# Exercise text

The Uncomfortable Part of Art: Tips for Promoting Your Book

Yay! Congratulations your book is out! What will you do next?

Now comes the uncomfortable part of art for many of us: commerce. After all that’s a huge aspect of the book—to get people to BUY it. In a world with literally millions of books that’s not an easy task.

ebook2015I recently completed a second book of short stories, which I’m in the process of editing. Meanwhile, my first e- book, Sad Girls and Other Stories, is literally sitting there in the ether of American literature… and it’s lonely. It might even be lonelier sitting there in its tiny corner of the Internet than I was when I was sitting in my office late at night writing it.

See, you can’t just write a book. You have to find readers for it.

I spent a good amount of time watching, okay, stalking some of my favorite authors online to see how they did it. And then of course, I tried to emulate them. Here are some tips I can offer based on my first experience promoting a book:

  • Get comfortable with social media. Oh my goodness! If you had told me ten years ago that I would be the shameless social media whore I am today I would not have believed you. You don’t have to have a Tumblr, a Facebook, a Twitter, a blog, an Instagram and the rest but you should at least have a couple of them. You should find out what each of them does and how they can benefit writers. You need to embrace social media instead of hiding from it. A writer who says, “I don’t do social media” is a writer who doesn’t want readers. Dig it. Your readers DO social media. Why alienate yourself from them? I started becoming a social media whore by doing what all mammals do—watching the successful writers do it.

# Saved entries
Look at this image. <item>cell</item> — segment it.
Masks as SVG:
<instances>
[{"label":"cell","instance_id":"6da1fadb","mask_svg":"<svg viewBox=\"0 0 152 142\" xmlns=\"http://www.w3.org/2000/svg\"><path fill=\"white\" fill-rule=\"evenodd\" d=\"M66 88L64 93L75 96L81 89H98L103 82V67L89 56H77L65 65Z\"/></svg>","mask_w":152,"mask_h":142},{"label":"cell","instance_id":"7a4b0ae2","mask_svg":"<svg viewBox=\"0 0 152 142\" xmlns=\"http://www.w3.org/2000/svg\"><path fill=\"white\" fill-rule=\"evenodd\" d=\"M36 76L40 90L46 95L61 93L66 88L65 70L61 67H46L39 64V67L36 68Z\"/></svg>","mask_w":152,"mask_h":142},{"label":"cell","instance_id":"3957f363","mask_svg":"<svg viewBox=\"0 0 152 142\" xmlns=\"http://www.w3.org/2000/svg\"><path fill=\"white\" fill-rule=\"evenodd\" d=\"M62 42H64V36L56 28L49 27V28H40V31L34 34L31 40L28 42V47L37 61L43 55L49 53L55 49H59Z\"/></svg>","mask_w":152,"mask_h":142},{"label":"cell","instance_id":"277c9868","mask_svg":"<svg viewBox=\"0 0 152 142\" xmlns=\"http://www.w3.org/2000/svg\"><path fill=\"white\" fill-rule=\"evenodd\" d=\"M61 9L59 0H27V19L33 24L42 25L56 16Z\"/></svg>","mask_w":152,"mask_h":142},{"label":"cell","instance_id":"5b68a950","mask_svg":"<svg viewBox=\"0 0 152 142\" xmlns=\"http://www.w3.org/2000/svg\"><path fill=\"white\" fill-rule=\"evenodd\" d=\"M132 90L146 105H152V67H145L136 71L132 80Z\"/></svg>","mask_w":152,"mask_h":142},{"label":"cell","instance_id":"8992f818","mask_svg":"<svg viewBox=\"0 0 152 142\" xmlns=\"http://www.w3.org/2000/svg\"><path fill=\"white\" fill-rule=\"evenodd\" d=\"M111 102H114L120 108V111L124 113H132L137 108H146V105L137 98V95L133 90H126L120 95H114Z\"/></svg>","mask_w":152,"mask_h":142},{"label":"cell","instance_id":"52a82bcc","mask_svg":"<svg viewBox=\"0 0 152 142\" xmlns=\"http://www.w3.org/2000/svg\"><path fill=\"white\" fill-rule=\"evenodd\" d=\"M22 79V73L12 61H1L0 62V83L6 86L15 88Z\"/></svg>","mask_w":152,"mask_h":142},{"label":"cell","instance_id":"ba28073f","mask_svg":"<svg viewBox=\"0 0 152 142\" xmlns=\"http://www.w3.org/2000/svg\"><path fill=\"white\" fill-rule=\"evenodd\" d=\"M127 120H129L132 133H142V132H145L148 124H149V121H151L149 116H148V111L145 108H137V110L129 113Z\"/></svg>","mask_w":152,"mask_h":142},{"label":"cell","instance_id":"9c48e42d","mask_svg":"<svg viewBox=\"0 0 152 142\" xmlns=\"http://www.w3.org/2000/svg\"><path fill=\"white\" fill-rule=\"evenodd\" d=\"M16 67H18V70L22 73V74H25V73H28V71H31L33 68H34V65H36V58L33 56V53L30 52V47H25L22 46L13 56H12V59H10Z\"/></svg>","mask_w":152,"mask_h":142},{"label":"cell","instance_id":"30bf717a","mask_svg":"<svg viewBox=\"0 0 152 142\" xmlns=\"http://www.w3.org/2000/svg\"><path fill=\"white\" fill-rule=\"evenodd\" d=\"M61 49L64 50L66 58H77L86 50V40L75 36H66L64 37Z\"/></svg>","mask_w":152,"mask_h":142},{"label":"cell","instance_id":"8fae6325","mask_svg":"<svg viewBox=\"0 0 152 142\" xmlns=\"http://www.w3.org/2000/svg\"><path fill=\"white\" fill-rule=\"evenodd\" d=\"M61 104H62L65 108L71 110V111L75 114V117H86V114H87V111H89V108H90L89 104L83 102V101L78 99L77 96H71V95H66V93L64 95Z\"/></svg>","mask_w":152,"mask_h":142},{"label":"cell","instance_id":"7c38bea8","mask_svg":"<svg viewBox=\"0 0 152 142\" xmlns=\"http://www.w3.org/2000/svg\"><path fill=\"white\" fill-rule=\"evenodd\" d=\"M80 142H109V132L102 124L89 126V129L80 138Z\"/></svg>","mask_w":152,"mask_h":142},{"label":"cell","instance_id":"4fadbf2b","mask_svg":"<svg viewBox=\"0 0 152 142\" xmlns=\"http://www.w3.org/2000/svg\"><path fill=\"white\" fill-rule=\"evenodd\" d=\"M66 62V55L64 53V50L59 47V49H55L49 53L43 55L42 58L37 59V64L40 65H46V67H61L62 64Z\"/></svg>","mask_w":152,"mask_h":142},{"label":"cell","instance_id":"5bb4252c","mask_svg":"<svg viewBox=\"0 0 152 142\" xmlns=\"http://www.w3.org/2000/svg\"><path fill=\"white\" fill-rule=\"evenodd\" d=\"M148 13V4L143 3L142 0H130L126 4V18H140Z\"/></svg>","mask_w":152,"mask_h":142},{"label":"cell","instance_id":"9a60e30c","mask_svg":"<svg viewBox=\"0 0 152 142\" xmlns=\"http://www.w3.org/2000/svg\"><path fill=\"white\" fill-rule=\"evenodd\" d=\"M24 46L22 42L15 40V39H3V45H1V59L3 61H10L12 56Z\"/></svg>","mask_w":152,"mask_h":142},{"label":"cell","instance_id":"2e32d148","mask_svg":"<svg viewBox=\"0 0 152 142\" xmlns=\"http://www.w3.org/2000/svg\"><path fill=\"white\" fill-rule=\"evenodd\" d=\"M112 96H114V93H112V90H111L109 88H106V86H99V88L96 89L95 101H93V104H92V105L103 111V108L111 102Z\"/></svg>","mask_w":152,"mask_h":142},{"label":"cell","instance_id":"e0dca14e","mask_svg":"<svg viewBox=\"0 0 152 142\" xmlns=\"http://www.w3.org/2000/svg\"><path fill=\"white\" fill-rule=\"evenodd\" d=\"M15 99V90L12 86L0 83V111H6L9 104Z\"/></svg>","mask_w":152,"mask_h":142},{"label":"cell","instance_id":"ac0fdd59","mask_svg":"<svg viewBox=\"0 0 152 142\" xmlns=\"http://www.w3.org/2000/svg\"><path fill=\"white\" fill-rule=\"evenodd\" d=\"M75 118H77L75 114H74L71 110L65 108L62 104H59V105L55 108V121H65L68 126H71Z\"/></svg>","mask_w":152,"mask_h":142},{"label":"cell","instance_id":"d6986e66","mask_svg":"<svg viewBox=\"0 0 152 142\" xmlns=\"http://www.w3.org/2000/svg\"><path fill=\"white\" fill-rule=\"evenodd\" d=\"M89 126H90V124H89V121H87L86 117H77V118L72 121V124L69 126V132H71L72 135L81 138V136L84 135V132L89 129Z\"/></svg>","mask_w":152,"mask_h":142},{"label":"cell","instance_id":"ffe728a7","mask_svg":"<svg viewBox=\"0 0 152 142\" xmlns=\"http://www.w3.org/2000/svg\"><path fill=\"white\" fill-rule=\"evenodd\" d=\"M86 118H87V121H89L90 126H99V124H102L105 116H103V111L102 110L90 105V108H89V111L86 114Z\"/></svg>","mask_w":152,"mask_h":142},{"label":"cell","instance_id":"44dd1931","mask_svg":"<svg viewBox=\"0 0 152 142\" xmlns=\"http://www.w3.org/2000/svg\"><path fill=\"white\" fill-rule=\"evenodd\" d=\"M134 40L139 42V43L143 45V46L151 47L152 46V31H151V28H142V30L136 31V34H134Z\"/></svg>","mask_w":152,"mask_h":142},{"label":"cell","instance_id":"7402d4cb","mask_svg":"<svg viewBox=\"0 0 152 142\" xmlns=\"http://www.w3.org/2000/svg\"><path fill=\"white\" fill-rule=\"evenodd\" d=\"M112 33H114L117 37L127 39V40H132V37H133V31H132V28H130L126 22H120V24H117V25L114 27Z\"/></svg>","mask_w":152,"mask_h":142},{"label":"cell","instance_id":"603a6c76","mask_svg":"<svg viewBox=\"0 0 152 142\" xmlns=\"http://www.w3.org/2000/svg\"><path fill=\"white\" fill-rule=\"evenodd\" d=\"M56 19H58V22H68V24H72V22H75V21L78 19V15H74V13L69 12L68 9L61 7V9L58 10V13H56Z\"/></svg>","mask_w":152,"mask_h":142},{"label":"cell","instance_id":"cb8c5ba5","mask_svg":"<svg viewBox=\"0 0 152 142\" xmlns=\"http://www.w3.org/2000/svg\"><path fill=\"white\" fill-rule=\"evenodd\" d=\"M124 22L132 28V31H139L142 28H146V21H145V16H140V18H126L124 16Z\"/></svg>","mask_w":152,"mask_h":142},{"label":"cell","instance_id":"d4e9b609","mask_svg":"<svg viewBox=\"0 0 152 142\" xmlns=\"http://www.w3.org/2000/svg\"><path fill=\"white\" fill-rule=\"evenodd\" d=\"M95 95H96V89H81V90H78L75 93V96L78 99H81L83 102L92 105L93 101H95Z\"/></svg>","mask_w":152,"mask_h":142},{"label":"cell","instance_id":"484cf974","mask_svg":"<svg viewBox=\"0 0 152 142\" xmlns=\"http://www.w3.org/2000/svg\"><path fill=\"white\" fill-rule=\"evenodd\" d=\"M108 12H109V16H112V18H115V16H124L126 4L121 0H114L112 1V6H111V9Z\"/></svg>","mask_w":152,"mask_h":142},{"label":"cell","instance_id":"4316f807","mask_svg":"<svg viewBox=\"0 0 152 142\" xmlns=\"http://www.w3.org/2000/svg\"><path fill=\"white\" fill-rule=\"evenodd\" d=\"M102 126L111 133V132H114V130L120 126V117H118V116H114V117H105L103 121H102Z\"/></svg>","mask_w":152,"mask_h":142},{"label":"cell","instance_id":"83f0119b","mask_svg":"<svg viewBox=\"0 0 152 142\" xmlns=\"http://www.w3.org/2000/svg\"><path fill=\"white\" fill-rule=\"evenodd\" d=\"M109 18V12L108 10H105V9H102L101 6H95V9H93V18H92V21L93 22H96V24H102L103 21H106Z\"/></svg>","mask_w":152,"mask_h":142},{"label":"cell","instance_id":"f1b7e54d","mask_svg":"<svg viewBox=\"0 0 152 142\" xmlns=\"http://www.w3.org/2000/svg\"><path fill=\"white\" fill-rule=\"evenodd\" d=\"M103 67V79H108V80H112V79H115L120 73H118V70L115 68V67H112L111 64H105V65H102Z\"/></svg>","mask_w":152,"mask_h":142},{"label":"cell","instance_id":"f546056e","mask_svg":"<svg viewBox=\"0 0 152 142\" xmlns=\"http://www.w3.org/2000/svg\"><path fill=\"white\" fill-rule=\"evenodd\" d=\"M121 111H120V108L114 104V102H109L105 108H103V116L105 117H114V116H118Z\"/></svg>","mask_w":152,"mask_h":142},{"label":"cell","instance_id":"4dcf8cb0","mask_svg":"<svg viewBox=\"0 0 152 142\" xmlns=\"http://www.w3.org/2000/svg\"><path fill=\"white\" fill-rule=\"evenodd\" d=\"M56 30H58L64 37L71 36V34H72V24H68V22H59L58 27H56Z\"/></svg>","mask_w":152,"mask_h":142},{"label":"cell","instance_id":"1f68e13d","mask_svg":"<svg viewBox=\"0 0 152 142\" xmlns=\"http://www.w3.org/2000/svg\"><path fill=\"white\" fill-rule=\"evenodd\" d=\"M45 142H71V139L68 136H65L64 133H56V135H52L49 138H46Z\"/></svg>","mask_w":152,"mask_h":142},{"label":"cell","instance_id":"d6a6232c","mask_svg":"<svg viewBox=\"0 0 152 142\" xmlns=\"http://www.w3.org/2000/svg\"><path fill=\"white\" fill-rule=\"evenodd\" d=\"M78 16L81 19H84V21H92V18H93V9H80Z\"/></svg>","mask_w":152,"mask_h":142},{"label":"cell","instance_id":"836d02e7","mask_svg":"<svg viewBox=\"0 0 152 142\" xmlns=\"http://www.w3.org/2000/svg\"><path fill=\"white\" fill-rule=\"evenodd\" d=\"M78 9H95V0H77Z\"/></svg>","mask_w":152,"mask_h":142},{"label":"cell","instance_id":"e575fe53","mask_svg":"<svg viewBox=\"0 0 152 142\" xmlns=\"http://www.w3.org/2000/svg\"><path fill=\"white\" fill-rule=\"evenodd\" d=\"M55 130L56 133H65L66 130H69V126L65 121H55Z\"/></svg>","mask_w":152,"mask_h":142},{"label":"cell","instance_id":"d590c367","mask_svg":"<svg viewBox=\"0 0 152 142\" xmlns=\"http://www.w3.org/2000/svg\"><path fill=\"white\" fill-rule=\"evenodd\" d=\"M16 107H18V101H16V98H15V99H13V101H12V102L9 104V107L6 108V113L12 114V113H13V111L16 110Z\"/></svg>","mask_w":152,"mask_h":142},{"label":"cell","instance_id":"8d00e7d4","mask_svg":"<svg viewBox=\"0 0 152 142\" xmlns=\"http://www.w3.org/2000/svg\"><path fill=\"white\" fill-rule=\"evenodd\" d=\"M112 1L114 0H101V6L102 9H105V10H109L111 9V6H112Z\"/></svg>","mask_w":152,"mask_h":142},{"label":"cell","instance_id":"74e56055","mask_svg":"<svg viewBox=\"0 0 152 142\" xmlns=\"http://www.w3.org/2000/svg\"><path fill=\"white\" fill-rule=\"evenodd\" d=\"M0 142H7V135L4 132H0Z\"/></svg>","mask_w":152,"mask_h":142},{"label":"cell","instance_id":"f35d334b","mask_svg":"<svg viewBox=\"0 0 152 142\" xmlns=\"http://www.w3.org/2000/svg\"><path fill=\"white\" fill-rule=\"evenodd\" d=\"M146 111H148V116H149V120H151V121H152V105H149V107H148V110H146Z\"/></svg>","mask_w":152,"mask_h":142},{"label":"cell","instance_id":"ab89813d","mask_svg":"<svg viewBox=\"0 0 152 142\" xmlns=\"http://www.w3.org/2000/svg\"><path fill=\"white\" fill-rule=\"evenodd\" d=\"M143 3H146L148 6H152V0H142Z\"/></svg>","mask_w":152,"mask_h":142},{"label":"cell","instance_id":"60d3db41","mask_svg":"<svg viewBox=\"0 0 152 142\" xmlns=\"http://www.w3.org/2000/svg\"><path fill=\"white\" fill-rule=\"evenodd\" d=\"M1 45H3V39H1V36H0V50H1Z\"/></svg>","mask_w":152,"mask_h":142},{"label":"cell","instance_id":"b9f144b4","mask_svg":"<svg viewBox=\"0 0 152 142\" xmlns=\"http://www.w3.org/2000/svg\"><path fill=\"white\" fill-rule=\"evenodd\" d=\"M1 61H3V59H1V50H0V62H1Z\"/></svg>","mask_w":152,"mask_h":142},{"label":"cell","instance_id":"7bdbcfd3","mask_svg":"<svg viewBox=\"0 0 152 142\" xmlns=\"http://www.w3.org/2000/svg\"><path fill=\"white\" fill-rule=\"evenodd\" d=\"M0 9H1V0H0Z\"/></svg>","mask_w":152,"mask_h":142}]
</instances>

# What you should do
From the article on promoting a book, copy out word for word the part that begins with "The Uncomfortable Part of Art: Tips" and ends with "readers for it.".

# Written answer
The Uncomfortable Part of Art: Tips for Promoting Your Book

Yay! Congratulations your book is out! What will you do next?

Now comes the uncomfortable part of art for many of us: commerce. After all that’s a huge aspect of the book—to get people to BUY it. In a world with literally millions of books that’s not an easy task.

ebook2015I recently completed a second book of short stories, which I’m in the process of editing. Meanwhile, my first e- book, Sad Girls and Other Stories, is literally sitting there in the ether of American literature… and it’s lonely. It might even be lonelier sitting there in its tiny corner of the Internet than I was when I was sitting in my office late at night writing it.

See, you can’t just write a book. You have to find readers for it.